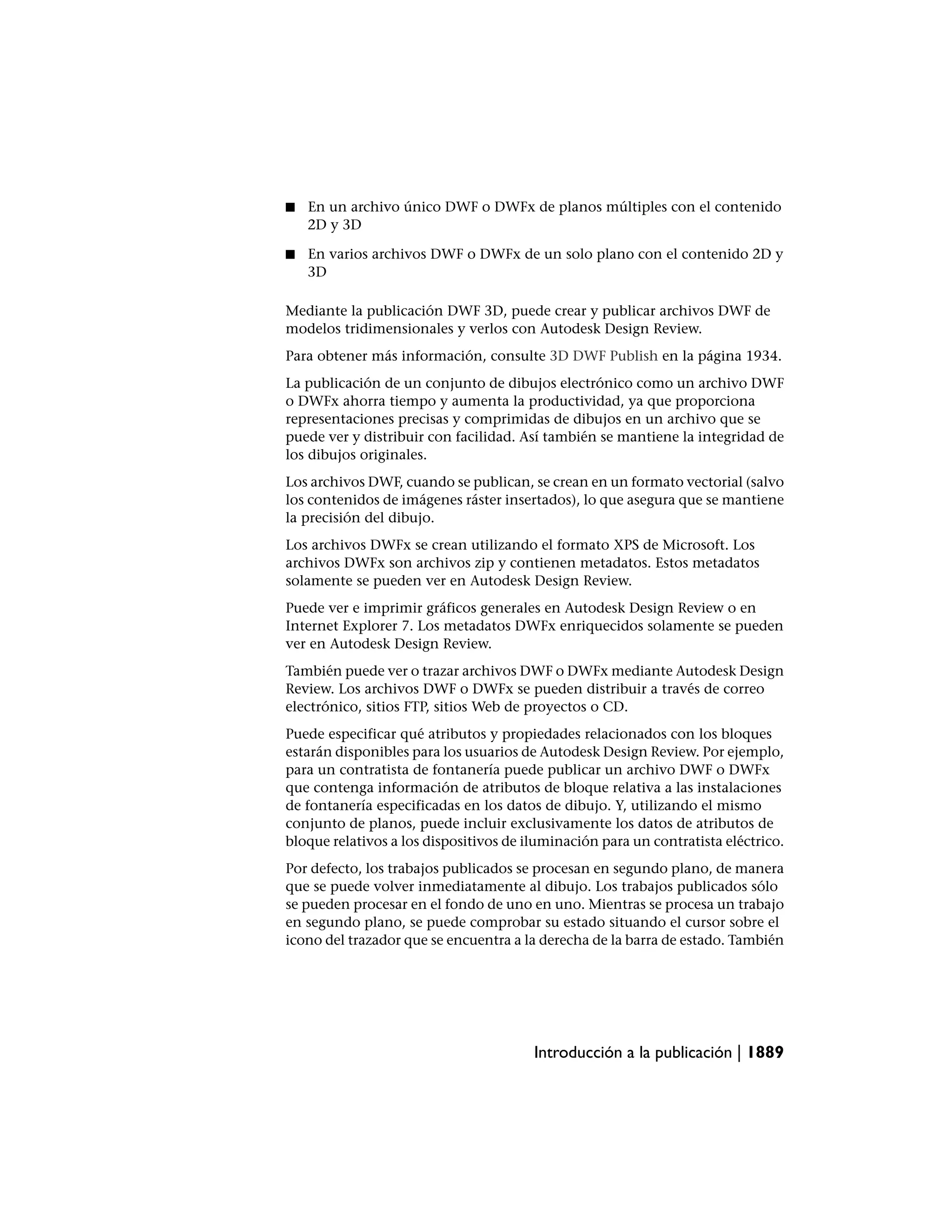 ■ En un archivo único DWF o DWFx de planos múltiples con el contenido 2D y 3D

■ En varios archivos DWF o DWFx de un solo plano con el contenido 2D y 3D

Mediante la publicación DWF 3D, puede crear y publicar archivos DWF de modelos tridimensionales y verlos con Autodesk Design Review.

Para obtener más información, consulte 3D DWF Publish en la página 1934.

La publicación de un conjunto de dibujos electrónico como un archivo DWF o DWFx ahorra tiempo y aumenta la productividad, ya que proporciona representaciones precisas y comprimidas de dibujos en un archivo que se puede ver y distribuir con facilidad. Así también se mantiene la integridad de los dibujos originales.

Los archivos DWF, cuando se publican, se crean en un formato vectorial (salvo los contenidos de imágenes ráster insertados), lo que asegura que se mantiene la precisión del dibujo.

Los archivos DWFx se crean utilizando el formato XPS de Microsoft. Los archivos DWFx son archivos zip y contienen metadatos. Estos metadatos solamente se pueden ver en Autodesk Design Review.

Puede ver e imprimir gráficos generales en Autodesk Design Review o en Internet Explorer 7. Los metadatos DWFx enriquecidos solamente se pueden ver en Autodesk Design Review.

También puede ver o trazar archivos DWF o DWFx mediante Autodesk Design Review. Los archivos DWF o DWFx se pueden distribuir a través de correo electrónico, sitios FTP, sitios Web de proyectos o CD.

Puede especificar qué atributos y propiedades relacionados con los bloques estarán disponibles para los usuarios de Autodesk Design Review. Por ejemplo, para un contratista de fontanería puede publicar un archivo DWF o DWFx que contenga información de atributos de bloque relativa a las instalaciones de fontanería especificadas en los datos de dibujo. Y, utilizando el mismo conjunto de planos, puede incluir exclusivamente los datos de atributos de bloque relativos a los dispositivos de iluminación para un contratista eléctrico.

Por defecto, los trabajos publicados se procesan en segundo plano, de manera que se puede volver inmediatamente al dibujo. Los trabajos publicados sólo se pueden procesar en el fondo de uno en uno. Mientras se procesa un trabajo en segundo plano, se puede comprobar su estado situando el cursor sobre el icono del trazador que se encuentra a la derecha de la barra de estado. También

Introducción a la publicación | 1889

+++

* **Instructions to follow**:
A verbatim transcription of the listing is expected, with no pictures included.

* **Answer to this problem**:
 ■ En un archivo único DWF o DWFx de planos múltiples con el contenido 2D y 3D

■ En varios archivos DWF o DWFx de un solo plano con el contenido 2D y 3D

Mediante la publicación DWF 3D, puede crear y publicar archivos DWF de modelos tridimensionales y verlos con Autodesk Design Review.

Para obtener más información, consulte 3D DWF Publish en la página 1934.

La publicación de un conjunto de dibujos electrónico como un archivo DWF o DWFx ahorra tiempo y aumenta la productividad, ya que proporciona representaciones precisas y comprimidas de dibujos en un archivo que se puede ver y distribuir con facilidad. Así también se mantiene la integridad de los dibujos originales.

Los archivos DWF, cuando se publican, se crean en un formato vectorial (salvo los contenidos de imágenes ráster insertados), lo que asegura que se mantiene la precisión del dibujo.

Los archivos DWFx se crean utilizando el formato XPS de Microsoft. Los archivos DWFx son archivos zip y contienen metadatos. Estos metadatos solamente se pueden ver en Autodesk Design Review.

Puede ver e imprimir gráficos generales en Autodesk Design Review o en Internet Explorer 7. Los metadatos DWFx enriquecidos solamente se pueden ver en Autodesk Design Review.

También puede ver o trazar archivos DWF o DWFx mediante Autodesk Design Review. Los archivos DWF o DWFx se pueden distribuir a través de correo electrónico, sitios FTP, sitios Web de proyectos o CD.

Puede especificar qué atributos y propiedades relacionados con los bloques estarán disponibles para los usuarios de Autodesk Design Review. Por ejemplo, para un contratista de fontanería puede publicar un archivo DWF o DWFx que contenga información de atributos de bloque relativa a las instalaciones de fontanería especificadas en los datos de dibujo. Y, utilizando el mismo conjunto de planos, puede incluir exclusivamente los datos de atributos de bloque relativos a los dispositivos de iluminación para un contratista eléctrico.

Por defecto, los trabajos publicados se procesan en segundo plano, de manera que se puede volver inmediatamente al dibujo. Los trabajos publicados sólo se pueden procesar en el fondo de uno en uno. Mientras se procesa un trabajo en segundo plano, se puede comprobar su estado situando el cursor sobre el icono del trazador que se encuentra a la derecha de la barra de estado. También

Introducción a la publicación | 1889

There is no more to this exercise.